WRITTEN TASK: Retype all of the data below line for line, with no changes.

────────

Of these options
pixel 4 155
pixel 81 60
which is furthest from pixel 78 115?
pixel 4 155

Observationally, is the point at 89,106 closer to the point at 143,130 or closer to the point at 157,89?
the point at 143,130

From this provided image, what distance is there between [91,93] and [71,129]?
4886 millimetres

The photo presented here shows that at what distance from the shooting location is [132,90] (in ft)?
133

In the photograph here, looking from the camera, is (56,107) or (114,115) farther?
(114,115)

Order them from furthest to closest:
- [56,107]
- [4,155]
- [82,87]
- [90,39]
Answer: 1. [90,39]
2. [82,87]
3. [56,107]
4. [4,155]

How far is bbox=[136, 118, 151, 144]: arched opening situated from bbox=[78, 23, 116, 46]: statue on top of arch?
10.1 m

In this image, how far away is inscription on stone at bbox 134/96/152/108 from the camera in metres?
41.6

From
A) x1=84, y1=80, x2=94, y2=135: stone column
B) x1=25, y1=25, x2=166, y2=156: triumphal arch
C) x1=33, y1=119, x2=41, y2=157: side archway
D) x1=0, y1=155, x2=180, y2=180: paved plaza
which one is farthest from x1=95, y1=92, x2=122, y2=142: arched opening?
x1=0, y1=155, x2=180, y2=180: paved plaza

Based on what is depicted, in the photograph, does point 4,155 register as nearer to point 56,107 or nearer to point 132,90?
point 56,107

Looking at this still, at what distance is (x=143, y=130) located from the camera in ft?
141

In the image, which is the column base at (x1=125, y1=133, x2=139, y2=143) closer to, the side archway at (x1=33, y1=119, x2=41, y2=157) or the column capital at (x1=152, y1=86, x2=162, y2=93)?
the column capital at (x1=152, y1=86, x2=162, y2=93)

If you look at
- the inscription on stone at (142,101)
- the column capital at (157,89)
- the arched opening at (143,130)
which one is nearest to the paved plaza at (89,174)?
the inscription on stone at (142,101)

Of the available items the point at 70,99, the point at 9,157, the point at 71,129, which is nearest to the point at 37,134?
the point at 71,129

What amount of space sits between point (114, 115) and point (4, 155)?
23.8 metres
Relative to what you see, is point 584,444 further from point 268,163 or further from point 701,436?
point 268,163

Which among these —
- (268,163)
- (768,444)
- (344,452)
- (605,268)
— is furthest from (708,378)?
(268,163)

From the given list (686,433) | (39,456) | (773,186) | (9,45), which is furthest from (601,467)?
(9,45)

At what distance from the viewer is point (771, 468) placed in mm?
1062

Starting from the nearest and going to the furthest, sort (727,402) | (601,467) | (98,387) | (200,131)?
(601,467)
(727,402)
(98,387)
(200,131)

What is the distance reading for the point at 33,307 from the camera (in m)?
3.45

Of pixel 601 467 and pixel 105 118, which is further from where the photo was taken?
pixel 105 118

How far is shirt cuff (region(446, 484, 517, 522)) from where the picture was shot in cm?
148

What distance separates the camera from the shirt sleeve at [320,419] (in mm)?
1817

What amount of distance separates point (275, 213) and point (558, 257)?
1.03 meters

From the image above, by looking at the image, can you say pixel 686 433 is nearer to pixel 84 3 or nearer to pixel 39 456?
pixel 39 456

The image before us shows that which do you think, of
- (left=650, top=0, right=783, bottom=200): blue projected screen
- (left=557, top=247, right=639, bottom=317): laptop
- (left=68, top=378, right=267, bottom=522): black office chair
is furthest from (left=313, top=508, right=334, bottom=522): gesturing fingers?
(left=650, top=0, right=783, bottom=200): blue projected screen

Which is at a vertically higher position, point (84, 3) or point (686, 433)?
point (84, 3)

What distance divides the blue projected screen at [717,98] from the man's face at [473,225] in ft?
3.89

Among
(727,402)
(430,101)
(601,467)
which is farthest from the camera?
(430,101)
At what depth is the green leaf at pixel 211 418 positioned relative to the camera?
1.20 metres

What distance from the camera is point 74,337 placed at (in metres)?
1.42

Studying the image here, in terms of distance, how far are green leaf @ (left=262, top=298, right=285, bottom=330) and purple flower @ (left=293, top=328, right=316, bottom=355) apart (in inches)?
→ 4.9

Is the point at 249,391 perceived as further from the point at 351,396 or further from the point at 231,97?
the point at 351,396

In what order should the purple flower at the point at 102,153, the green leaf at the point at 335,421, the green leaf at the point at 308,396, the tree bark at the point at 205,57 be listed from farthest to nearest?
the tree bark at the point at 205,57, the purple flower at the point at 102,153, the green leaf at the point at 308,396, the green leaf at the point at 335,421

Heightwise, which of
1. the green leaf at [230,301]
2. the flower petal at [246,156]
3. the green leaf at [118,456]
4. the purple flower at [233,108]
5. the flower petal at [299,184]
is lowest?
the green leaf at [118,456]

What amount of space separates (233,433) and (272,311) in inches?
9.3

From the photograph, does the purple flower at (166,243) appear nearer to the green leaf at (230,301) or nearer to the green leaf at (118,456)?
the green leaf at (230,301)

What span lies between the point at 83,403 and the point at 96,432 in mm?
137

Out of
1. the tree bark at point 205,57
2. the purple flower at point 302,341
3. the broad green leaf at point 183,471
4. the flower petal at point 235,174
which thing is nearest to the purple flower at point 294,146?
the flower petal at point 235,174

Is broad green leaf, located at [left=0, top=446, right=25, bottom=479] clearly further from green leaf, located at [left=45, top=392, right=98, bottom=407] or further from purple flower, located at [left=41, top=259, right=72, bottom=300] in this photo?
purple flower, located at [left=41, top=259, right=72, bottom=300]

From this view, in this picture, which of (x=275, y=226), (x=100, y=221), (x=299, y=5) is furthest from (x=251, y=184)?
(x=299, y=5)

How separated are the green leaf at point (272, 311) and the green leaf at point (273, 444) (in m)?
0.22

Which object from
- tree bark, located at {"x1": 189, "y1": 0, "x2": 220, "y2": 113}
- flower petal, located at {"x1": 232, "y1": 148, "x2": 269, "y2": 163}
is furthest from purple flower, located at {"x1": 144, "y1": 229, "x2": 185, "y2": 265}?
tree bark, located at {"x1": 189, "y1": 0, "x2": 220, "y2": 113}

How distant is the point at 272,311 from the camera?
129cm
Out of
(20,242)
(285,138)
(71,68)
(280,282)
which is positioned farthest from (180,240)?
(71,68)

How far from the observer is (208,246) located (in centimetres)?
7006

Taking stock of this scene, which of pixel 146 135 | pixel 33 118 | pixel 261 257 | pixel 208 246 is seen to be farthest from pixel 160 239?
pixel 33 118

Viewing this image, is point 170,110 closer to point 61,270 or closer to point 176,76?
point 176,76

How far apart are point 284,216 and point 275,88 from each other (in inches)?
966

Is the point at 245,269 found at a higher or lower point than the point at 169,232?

────────

PROBLEM SOLUTION:
Of these options
pixel 4 155
pixel 81 60
which is furthest from pixel 78 115?
pixel 4 155

Observationally, is the point at 89,106 closer to the point at 143,130 or closer to the point at 157,89?
the point at 143,130

From this provided image, what distance is there between [91,93] and [71,129]?
4886 millimetres

The photo presented here shows that at what distance from the shooting location is [132,90] (in ft)?
133

In the photograph here, looking from the camera, is (56,107) or (114,115) farther?
(114,115)

Order them from furthest to closest:
- [56,107]
- [4,155]
- [82,87]
- [90,39]
Answer: 1. [90,39]
2. [82,87]
3. [56,107]
4. [4,155]

How far is bbox=[136, 118, 151, 144]: arched opening situated from bbox=[78, 23, 116, 46]: statue on top of arch?
10.1 m

In this image, how far away is inscription on stone at bbox 134/96/152/108 from the camera in metres?
41.6

From
A) x1=84, y1=80, x2=94, y2=135: stone column
B) x1=25, y1=25, x2=166, y2=156: triumphal arch
C) x1=33, y1=119, x2=41, y2=157: side archway
D) x1=0, y1=155, x2=180, y2=180: paved plaza
which one is farthest from x1=95, y1=92, x2=122, y2=142: arched opening?
x1=0, y1=155, x2=180, y2=180: paved plaza

Based on what is depicted, in the photograph, does point 4,155 register as nearer to point 56,107 or nearer to point 132,90?
point 56,107

Looking at this still, at what distance is (x=143, y=130) located from the camera in ft?
141

In the image, which is the column base at (x1=125, y1=133, x2=139, y2=143) closer to, the side archway at (x1=33, y1=119, x2=41, y2=157) or the column capital at (x1=152, y1=86, x2=162, y2=93)?
the column capital at (x1=152, y1=86, x2=162, y2=93)

If you look at
- the inscription on stone at (142,101)
- the column capital at (157,89)
- the arched opening at (143,130)
which one is nearest to the paved plaza at (89,174)?
the inscription on stone at (142,101)

Of the available items the point at 70,99, the point at 9,157, the point at 71,129, which is nearest to the point at 37,134?
the point at 71,129

What amount of space sits between point (114, 115) and point (4, 155)?
23.8 metres
Relative to what you see, is point 584,444 further from point 268,163 or further from point 701,436?
point 268,163

Which among these —
- (268,163)
- (768,444)
- (344,452)
- (605,268)
— is furthest from (708,378)?
(268,163)

From the given list (686,433) | (39,456) | (773,186) | (9,45), which is furthest from (601,467)?
(9,45)

At what distance from the viewer is point (771, 468) placed in mm?
1062

Starting from the nearest and going to the furthest, sort (727,402) | (601,467) | (98,387) | (200,131)?
(601,467)
(727,402)
(98,387)
(200,131)

What is the distance reading for the point at 33,307 from the camera (in m)?
3.45

Of pixel 601 467 and pixel 105 118, which is further from where the photo was taken?
pixel 105 118

How far is shirt cuff (region(446, 484, 517, 522)) from where the picture was shot in cm?
148

What distance separates the camera from the shirt sleeve at [320,419] (in mm)?
1817

What amount of distance separates point (275, 213) and point (558, 257)?
1.03 meters

From the image above, by looking at the image, can you say pixel 686 433 is nearer to pixel 84 3 or nearer to pixel 39 456?
pixel 39 456

The image before us shows that which do you think, of
- (left=650, top=0, right=783, bottom=200): blue projected screen
- (left=557, top=247, right=639, bottom=317): laptop
- (left=68, top=378, right=267, bottom=522): black office chair
is furthest from (left=313, top=508, right=334, bottom=522): gesturing fingers?
(left=650, top=0, right=783, bottom=200): blue projected screen

Which is at a vertically higher position, point (84, 3) or point (686, 433)?
point (84, 3)

What distance divides the blue projected screen at [717,98] from the man's face at [473,225] in ft?
3.89

Among
(727,402)
(430,101)
(601,467)
which is farthest from the camera?
(430,101)
At what depth is the green leaf at pixel 211 418 positioned relative to the camera?
1.20 metres

What distance from the camera is point 74,337 placed at (in metres)?
1.42

Studying the image here, in terms of distance, how far are green leaf @ (left=262, top=298, right=285, bottom=330) and purple flower @ (left=293, top=328, right=316, bottom=355) apart (in inches)?
→ 4.9

Is the point at 249,391 perceived as further from the point at 351,396 or further from the point at 231,97?
the point at 351,396

In what order should the purple flower at the point at 102,153, the green leaf at the point at 335,421, the green leaf at the point at 308,396, the tree bark at the point at 205,57 be listed from farthest to nearest?
the tree bark at the point at 205,57, the purple flower at the point at 102,153, the green leaf at the point at 308,396, the green leaf at the point at 335,421

Heightwise, which of
1. the green leaf at [230,301]
2. the flower petal at [246,156]
3. the green leaf at [118,456]
4. the purple flower at [233,108]
5. the flower petal at [299,184]
is lowest?
the green leaf at [118,456]

What amount of space separates (233,433) and (272,311) in inches?
9.3

From the photograph, does the purple flower at (166,243) appear nearer to the green leaf at (230,301) or nearer to the green leaf at (118,456)?
the green leaf at (230,301)

What span lies between the point at 83,403 and the point at 96,432 in mm?
137

Out of
1. the tree bark at point 205,57
2. the purple flower at point 302,341
3. the broad green leaf at point 183,471
4. the flower petal at point 235,174
which thing is nearest to the purple flower at point 294,146?
the flower petal at point 235,174

Is broad green leaf, located at [left=0, top=446, right=25, bottom=479] clearly further from green leaf, located at [left=45, top=392, right=98, bottom=407] or further from purple flower, located at [left=41, top=259, right=72, bottom=300] in this photo?
purple flower, located at [left=41, top=259, right=72, bottom=300]

From this view, in this picture, which of (x=275, y=226), (x=100, y=221), (x=299, y=5) is furthest from (x=251, y=184)?
(x=299, y=5)

How separated are the green leaf at point (272, 311) and the green leaf at point (273, 444) (in m)?
0.22

Which object from
- tree bark, located at {"x1": 189, "y1": 0, "x2": 220, "y2": 113}
- flower petal, located at {"x1": 232, "y1": 148, "x2": 269, "y2": 163}
is furthest from purple flower, located at {"x1": 144, "y1": 229, "x2": 185, "y2": 265}?
tree bark, located at {"x1": 189, "y1": 0, "x2": 220, "y2": 113}

How distant is the point at 272,311 from the camera?
129cm
Out of
(20,242)
(285,138)
(71,68)
(280,282)
which is positioned farthest from (180,240)?
(71,68)

How far from the observer is (208,246) located (in centimetres)?
7006

Taking stock of this scene, which of pixel 146 135 | pixel 33 118 | pixel 261 257 | pixel 208 246 is seen to be farthest from pixel 160 239?
pixel 33 118

Viewing this image, is point 170,110 closer to point 61,270 or closer to point 176,76?
point 176,76

How far apart are point 284,216 and point 275,88 from each other (in inches)?
966

Is the point at 245,269 found at a higher or lower point than the point at 169,232?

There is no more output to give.